##### Quoted text

If you think Racism won Donald Trump the election, you missed the point again

This is a small extract from Michael Brull's excellent article in newmatilda.com, Nov 9, 2016 'If You Think Racism Won Donald Trump The Election, You’ve Missed The Point… Again'. 

 

44th President of the United States of America, Barack Obama. NCLR President Janet Murguía dubbed Obama the “deporter-in-chief”

Crude racism is bad, institutional racism is complicated

Many media elites eventually reacted with horror and disgust to Trump. He has said many awful things about minority groups, particularly Mexicans and Muslims. Traditionally, Republicans are supposed to dog whistle. They’re not supposed to make crudely racist comments. Yet as Matt Taibbi showed, that was all it took for him to win the Republican primaries, as the public saw that they were getting the real deal, who wouldn’t be cowed by political correctness.

Trump also benefited immensely from the free media coverage he got from each new outrageous comment he made, blandly reported on across US media.

##########

The tasks:
- a) Condense the paragraph in the Trump election extract that begins "Many media elites eventually reacted" into a short bulleted list that keeps its main facts.
- b) In the Trump election extract, what did NCLR President Janet Murguía call Barack Obama?
- c) Summarize the Trump election extract in two sentences.

##### Material provided

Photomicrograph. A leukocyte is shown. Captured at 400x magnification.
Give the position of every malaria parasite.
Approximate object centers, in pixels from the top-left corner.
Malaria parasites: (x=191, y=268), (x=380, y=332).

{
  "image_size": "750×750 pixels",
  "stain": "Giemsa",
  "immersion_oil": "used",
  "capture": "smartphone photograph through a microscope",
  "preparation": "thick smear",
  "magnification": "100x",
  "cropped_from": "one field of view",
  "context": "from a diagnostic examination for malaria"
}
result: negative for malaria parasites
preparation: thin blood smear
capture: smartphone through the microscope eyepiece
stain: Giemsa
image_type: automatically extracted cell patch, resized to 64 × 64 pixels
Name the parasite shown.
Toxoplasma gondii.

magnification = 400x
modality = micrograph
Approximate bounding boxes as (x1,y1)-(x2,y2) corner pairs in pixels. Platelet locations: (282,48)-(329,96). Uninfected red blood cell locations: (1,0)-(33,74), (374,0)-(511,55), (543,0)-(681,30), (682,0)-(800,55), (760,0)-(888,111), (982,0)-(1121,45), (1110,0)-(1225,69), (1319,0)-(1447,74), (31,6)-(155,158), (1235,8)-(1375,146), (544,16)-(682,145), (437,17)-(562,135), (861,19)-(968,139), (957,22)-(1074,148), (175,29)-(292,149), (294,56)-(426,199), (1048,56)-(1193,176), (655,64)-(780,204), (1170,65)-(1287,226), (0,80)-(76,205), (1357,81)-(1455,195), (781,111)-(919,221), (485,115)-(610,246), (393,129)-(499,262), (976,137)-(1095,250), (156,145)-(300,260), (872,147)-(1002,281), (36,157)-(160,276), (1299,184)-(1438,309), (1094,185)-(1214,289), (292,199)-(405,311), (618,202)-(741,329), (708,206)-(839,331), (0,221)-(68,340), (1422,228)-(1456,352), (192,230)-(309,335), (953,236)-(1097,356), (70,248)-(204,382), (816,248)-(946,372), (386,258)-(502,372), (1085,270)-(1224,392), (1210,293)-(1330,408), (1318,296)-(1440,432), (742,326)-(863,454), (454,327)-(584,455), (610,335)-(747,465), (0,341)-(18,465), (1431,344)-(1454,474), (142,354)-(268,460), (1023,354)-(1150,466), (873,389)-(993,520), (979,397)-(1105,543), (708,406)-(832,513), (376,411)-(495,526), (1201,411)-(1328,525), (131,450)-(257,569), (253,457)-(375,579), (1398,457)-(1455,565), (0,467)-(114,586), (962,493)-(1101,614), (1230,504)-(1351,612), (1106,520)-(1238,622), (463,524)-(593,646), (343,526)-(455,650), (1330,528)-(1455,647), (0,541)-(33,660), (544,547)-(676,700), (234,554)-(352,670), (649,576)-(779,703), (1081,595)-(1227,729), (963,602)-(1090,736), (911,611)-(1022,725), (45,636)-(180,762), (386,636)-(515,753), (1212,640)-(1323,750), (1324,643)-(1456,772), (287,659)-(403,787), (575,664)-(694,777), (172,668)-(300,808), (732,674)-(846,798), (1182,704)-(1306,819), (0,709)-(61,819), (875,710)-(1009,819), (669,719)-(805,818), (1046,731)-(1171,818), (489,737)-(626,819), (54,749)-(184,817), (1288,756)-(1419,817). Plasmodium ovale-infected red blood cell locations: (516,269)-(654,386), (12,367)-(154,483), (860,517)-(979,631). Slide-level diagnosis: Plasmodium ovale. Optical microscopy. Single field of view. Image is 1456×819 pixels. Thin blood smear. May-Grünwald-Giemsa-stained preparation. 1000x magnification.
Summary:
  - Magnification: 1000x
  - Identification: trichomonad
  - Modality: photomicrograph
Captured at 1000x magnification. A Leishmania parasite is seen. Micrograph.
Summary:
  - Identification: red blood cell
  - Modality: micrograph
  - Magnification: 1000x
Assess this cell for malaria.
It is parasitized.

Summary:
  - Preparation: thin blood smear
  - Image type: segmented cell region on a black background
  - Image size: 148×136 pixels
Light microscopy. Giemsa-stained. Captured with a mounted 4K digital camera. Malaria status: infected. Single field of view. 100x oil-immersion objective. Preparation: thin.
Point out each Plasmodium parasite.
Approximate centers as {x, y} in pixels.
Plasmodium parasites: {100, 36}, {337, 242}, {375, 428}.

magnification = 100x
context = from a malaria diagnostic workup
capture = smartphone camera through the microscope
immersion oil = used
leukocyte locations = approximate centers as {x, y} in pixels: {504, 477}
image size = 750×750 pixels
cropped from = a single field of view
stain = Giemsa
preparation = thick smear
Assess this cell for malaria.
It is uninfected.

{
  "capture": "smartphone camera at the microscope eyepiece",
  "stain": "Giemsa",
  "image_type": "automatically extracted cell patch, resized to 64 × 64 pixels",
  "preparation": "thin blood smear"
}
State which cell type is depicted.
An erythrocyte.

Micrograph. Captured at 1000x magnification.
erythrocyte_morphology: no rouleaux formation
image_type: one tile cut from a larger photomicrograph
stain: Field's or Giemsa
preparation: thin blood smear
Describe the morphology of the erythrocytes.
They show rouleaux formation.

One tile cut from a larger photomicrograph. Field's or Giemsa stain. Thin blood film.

##########

Final answers:
- a)
- Many media elites eventually reacted to Trump with horror and disgust.
- He has said many awful things about minority groups, especially Mexicans and Muslims.
- Republicans traditionally dog whistle rather than make crudely racist comments.
- As Matt Taibbi showed, those comments were all it took for Trump to win the Republican primaries.
- The public saw him as the real deal, someone who wouldn't be cowed by political correctness.

- b) She called him the "deporter-in-chief."

- c) Trump's crudely racist comments about minority groups such as Mexicans and Muslims, a departure from the usual Republican dog whistling, were all it took for him to win the Republican primaries, as the public saw him as the real deal who wouldn't be cowed by political correctness. He also benefited immensely from the free media coverage he got for each new outrageous comment.